# Short problem:
From the listing below, extract each line in which the word "pixel" appears, reproducing every such line in full.

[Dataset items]
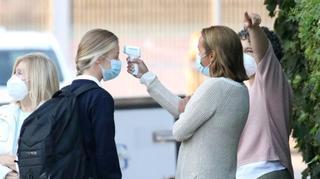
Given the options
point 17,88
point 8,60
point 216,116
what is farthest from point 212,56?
point 8,60

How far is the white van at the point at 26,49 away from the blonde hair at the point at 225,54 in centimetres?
639

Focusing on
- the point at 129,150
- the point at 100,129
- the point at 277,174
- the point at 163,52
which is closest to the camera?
the point at 100,129

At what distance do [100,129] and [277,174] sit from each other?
1.15 metres

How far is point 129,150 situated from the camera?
9016 millimetres

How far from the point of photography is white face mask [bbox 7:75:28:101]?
5.37 metres

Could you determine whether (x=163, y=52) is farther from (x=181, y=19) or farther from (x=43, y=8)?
(x=43, y=8)

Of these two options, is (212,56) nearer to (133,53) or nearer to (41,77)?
(133,53)

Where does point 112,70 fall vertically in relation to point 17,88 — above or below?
above

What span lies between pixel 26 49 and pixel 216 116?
23.5ft

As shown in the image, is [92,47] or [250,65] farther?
[250,65]

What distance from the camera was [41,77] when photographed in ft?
17.6

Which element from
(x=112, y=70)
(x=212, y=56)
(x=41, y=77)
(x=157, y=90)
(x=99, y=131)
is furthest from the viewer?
(x=41, y=77)

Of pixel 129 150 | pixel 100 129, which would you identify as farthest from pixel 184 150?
pixel 129 150

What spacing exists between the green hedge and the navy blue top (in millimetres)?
1149
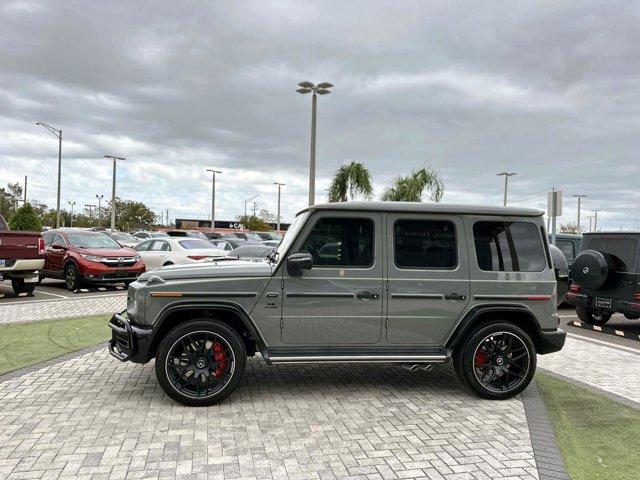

# Full response:
What span lies between pixel 26 49 and pixel 216 116?
Of pixel 129 150 | pixel 100 129, which would you identify as farthest from pixel 184 150?
pixel 129 150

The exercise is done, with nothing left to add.